Children with asthma living in rural areas receive most of their care from primary care providers (PCPs) who have variable knowledge of evidence-based guideline management.
To test the capacity of The Asthma Toolkit Bootcamp (ATB) program to improve PCP guidelines adherence and reduce healthcare utilization in rural children with asthma.
The ATB program provided intensive training in NHLBI guidelines-based asthma care, evaluated within a RE-AIM implementation science framework. All primary care practices serving pediatric patients in rural La Plata County, Colorado received 1) online instruction, 2) full-day training, and 3) follow-up, in-practice training one month later. Training focused on spirometry use, severity and control assessment, medication management, asthma action plan utilization, and adoption of a standardized visit protocol.
RE-AIM evaluation determined successful enrollment of practices in La Plata County (Reach) and provider uptake of evidence-based practices including spirometry (Adoption). Pediatric asthma patients receiving spirometry increased from 22% pre- to 86% post-training; severity assessment from 47-88%; and action plans from 40-86%. Significant improvements in healthcare utilization were observed among trained practices including a 10% decrease in ED visits, 35% decrease in hospital admissions, and 29% decrease in oral corticosteroid prescriptions (Effectiveness). Comparison practices showed no significant reductions in healthcare utilization. Participating providers reported that having the training in their own community, intense practice, a team-based approach, and cost-free materials including the spirometer and patient education materials were particularly helpful.
The Asthma Toolkit Bootcamp improved pediatric asthma care given by rural providers and reduced healthcare utilization among their patients.

_Record extracts:_

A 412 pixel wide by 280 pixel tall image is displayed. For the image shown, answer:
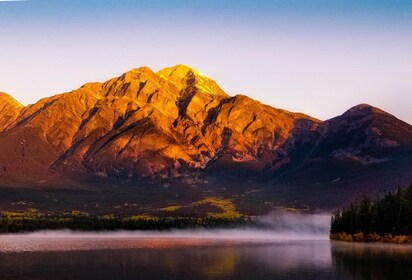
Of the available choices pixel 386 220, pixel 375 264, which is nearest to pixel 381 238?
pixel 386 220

...

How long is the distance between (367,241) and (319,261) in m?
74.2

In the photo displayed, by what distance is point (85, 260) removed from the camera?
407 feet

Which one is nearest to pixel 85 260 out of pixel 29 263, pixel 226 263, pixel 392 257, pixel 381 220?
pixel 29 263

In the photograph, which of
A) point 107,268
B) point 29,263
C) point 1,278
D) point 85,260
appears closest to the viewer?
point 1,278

* * *

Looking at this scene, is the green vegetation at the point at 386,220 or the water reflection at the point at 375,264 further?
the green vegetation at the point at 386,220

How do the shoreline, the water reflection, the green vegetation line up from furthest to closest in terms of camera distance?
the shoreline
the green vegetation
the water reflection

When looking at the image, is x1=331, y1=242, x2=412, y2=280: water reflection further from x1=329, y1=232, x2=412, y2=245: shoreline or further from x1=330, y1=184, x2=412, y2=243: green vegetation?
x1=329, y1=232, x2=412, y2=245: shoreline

_Exercise aim:_ Rewrite the asthma training summary, everything from "Children with asthma living" down to "standardized visit protocol.", swapping each "rural" for "remote". The records come from a separate source, unrelated to the text.

_Task result:_
Children with asthma living in remote areas receive most of their care from primary care providers (PCPs) who have variable knowledge of evidence-based guideline management.
To test the capacity of The Asthma Toolkit Bootcamp (ATB) program to improve PCP guidelines adherence and reduce healthcare utilization in remote children with asthma.
The ATB program provided intensive training in NHLBI guidelines-based asthma care, evaluated within a RE-AIM implementation science framework. All primary care practices serving pediatric patients in remote La Plata County, Colorado received 1) online instruction, 2) full-day training, and 3) follow-up, in-practice training one month later. Training focused on spirometry use, severity and control assessment, medication management, asthma action plan utilization, and adoption of a standardized visit protocol.